> **Quoted passage**:
-- START --
1. Inspect the log groups the cluster created¶
CLUSTER="$(terraform output -raw cluster_name)"
REGION="$(terraform output -raw region)"
# Every log group whose name starts with /aws/eks/<CLUSTER>.
aws logs describe-log-groups \
--region "$REGION" \
--log-group-name-prefix "/aws/eks/$CLUSTER" \
--query 'logGroups[].{name:logGroupName,retention:retentionInDays,bytes:storedBytes}' \
--output table
Sample output:
-------------------------------------------------------------------------
| DescribeLogGroups |
+-----------------------------------------+-----------+-----------------+
| name | retention | bytes |
+-----------------------------------------+-----------+-----------------+
| /aws/eks/bookstore-platform/cluster | 30 | 2147483648 |
+-----------------------------------------+-----------+-----------------+
Confirm retention = 30. If retention = null, the log group is
never-expire — the cluster was deployed without the Phase 14-R
retention variable set; fix it immediately:
aws logs put-retention-policy \
--region "$REGION" \
--log-group-name "/aws/eks/$CLUSTER/cluster" \
--retention-in-days 30
2. Discover the unbounded log groups Terraform didn't create¶
# AWS Load Balancer Controller, Karpenter, addon log groups — auto-created
# by the controllers, NOT managed by Terraform. They often default to
# never-expire.
-- END --
(Bounding-box records)
-- START --
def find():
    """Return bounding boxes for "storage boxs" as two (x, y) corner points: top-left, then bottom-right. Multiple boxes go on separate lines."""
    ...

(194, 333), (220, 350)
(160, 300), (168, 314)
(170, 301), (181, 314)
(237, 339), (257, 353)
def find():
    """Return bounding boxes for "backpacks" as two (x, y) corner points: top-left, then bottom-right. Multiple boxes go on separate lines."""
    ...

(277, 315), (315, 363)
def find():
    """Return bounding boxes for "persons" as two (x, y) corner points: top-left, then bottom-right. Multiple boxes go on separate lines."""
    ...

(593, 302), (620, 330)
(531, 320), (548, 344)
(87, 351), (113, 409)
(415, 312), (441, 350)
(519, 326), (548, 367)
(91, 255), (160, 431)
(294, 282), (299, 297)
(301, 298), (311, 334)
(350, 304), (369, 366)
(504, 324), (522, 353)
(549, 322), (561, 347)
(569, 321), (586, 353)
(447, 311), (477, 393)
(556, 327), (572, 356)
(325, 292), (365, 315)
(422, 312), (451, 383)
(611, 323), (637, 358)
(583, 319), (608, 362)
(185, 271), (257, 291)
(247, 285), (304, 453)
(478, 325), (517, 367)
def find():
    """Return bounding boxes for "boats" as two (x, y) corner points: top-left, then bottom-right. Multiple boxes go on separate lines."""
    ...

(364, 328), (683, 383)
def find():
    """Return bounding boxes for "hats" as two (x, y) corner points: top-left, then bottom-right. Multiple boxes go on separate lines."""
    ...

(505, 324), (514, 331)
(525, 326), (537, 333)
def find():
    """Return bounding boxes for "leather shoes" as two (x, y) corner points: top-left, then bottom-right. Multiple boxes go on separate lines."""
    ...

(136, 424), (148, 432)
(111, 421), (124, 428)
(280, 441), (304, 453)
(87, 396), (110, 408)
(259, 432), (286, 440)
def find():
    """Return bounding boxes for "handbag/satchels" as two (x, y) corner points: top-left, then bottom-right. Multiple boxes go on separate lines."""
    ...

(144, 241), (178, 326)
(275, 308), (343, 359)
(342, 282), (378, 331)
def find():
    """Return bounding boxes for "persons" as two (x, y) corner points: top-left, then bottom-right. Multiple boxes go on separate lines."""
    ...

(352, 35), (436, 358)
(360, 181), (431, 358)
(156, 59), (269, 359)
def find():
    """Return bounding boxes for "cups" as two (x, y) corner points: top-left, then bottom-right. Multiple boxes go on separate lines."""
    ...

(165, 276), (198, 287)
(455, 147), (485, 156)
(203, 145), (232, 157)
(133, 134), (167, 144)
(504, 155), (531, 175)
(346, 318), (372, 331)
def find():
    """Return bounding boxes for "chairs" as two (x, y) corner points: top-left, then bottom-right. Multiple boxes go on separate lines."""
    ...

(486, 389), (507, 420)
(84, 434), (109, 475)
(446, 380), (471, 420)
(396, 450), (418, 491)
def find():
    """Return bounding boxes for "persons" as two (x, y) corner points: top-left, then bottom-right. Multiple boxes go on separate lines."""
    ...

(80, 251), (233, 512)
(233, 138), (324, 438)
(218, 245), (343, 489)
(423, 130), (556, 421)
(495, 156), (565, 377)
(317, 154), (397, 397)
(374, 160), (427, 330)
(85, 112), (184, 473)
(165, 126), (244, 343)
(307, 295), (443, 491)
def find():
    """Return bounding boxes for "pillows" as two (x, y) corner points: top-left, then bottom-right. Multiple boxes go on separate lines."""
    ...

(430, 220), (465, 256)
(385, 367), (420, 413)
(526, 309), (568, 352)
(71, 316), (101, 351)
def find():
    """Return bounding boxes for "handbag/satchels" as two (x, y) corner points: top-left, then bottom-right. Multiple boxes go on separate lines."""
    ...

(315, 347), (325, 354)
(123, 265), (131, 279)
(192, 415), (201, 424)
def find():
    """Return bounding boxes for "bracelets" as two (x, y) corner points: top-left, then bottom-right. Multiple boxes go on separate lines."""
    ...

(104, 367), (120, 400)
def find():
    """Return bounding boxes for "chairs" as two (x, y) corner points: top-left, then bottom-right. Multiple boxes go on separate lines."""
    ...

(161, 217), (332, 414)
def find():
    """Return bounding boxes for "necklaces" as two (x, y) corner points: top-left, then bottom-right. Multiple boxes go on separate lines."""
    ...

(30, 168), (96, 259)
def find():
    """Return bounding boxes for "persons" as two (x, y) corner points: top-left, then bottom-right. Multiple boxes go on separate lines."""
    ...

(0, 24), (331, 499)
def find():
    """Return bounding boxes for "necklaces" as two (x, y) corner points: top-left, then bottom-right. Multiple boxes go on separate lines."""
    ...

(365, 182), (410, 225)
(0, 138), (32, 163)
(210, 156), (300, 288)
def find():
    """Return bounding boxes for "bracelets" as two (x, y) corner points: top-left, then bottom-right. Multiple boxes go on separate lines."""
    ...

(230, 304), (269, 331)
-- END --
> **What is required**: Resume the walkthrough on EKS cluster log groups, starting right after its last comment line.

> **Task answer**:
aws logs describe-log-groups \
--region "$REGION" \
--query 'logGroups[?retentionInDays==null].logGroupName' \
--output table
Any log group in this list is bleeding money. Cap them:
# Bulk cap every unmanaged log group to 30 days.
aws logs describe-log-groups \
--region "$REGION" \
--query 'logGroups[?retentionInDays==null].logGroupName' \
--output text | \
while read -r LG; do
echo "Capping $LG to 30 days..."
aws logs put-retention-policy \
--region "$REGION" \
--log-group-name "$LG" \
--retention-in-days 30
done
Production note: the cap-script is a one-shot. The durable fix is
either a Terraform resource per log group (verbose but explicit) or
a aws_cloudwatch_log_group Terraform resource with a wildcard +
for_each that the addon discovers. Most teams pick the script-on-a-
cron approach (run weekly via the drift-check workflow in Part 14
ch.07, Phase 14b).
3. Measure ingestion volume per log group¶
# CloudWatch Metrics — IncomingBytes is the ingestion-cost metric.
# Sum over the last 7 days, grouped by log group.
END_TS="$(date -u +%Y-%m-%dT%H:%M:%S)"
START_TS="$(date -u -d '7 days ago' +%Y-%m-%dT%H:%M:%S)"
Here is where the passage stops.